クラッシュ・ラブ
「ミキちゃん!」
「だな!」
なにも言わなくても、カズくんとヨシさんの間では通じ合ってるらしくて、“名案”とでもばかりに明るい顔を向けてくる。
そんな二人を見ると、なんだか似ていて、兄弟のように思えてしまう。
「なにか……?」
「ミキちゃんに来てもらえばいいんじゃないスか、センセ!」
「俺もカズも忙しいから……って、ミキちゃんがヒマそうとかそういうんじゃないよ?」
身を乗り出すようにしてカズくんはユキセンセに言うと、センセは特に大きな反応もせずに、「んー」と渋い声を出すだけ。

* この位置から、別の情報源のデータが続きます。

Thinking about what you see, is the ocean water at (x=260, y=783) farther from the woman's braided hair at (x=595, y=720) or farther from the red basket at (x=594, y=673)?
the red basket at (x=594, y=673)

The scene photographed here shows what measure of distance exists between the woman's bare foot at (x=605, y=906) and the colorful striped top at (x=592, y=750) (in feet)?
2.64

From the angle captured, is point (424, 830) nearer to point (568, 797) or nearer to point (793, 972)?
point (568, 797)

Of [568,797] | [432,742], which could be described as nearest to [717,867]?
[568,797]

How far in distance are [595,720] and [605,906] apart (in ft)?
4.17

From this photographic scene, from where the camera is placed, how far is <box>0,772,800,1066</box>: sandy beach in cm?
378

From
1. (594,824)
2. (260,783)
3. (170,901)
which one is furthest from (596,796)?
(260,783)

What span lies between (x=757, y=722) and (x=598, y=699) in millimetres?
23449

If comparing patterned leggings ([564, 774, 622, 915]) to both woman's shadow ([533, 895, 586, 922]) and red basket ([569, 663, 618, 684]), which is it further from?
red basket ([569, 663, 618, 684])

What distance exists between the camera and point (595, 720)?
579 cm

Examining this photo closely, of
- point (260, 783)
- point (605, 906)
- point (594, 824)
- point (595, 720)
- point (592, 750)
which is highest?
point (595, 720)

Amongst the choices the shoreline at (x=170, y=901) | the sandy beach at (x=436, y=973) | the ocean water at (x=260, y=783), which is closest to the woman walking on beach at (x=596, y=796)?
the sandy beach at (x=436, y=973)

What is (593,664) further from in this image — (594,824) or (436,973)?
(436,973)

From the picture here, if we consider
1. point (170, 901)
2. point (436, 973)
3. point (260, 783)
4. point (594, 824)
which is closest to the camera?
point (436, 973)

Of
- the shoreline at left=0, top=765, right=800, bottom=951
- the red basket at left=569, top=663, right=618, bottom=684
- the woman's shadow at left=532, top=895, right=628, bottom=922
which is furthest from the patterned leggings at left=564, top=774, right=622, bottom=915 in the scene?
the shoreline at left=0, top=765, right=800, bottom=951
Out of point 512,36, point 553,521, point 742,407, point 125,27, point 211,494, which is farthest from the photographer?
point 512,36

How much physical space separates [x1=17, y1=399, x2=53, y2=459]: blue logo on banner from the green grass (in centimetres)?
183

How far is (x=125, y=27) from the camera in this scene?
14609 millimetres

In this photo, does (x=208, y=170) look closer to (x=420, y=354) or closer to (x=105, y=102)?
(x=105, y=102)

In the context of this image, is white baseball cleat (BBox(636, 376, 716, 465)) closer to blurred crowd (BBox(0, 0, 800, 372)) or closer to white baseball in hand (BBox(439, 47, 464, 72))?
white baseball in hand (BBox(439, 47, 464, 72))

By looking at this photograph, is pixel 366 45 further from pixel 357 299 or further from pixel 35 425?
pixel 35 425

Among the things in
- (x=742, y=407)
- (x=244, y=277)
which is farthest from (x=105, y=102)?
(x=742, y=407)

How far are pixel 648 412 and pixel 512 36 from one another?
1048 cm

ヨシさんがわたしにひとこと添えたけど、なんとなく、流れが前回の取材のときのような感じがする。
本当に忙しいのもあるんだろうけど、単に面倒なのかもしれない。
「迷ってるヒマもないんじゃないんスか? いつでしたっけ?」
「……今週の金曜日」
「え! 今週って……もう日付変わるから、5日後じゃないスか! なら、もう、ミキちゃんにお願いしたらいいっすよ! ねぇ?」
「え? あ、はぁ……」
一方的に話が進んでいるけど、わたし、全然話が見えないんですけど……。
要は、そのなんだかっていう大事な日に、寝坊しないようにセンセを起こしにくればいいって話?
別にそれは構わないけど、果たしてそれをユキセンセが望むかどうかで――。
わたしはひとりでおろおろとしていると、ユキセンセがカラン、とスプーンをお皿に置いた。
少ししてから、ゆっくりとわたしの方を振り向いて顔を上げる。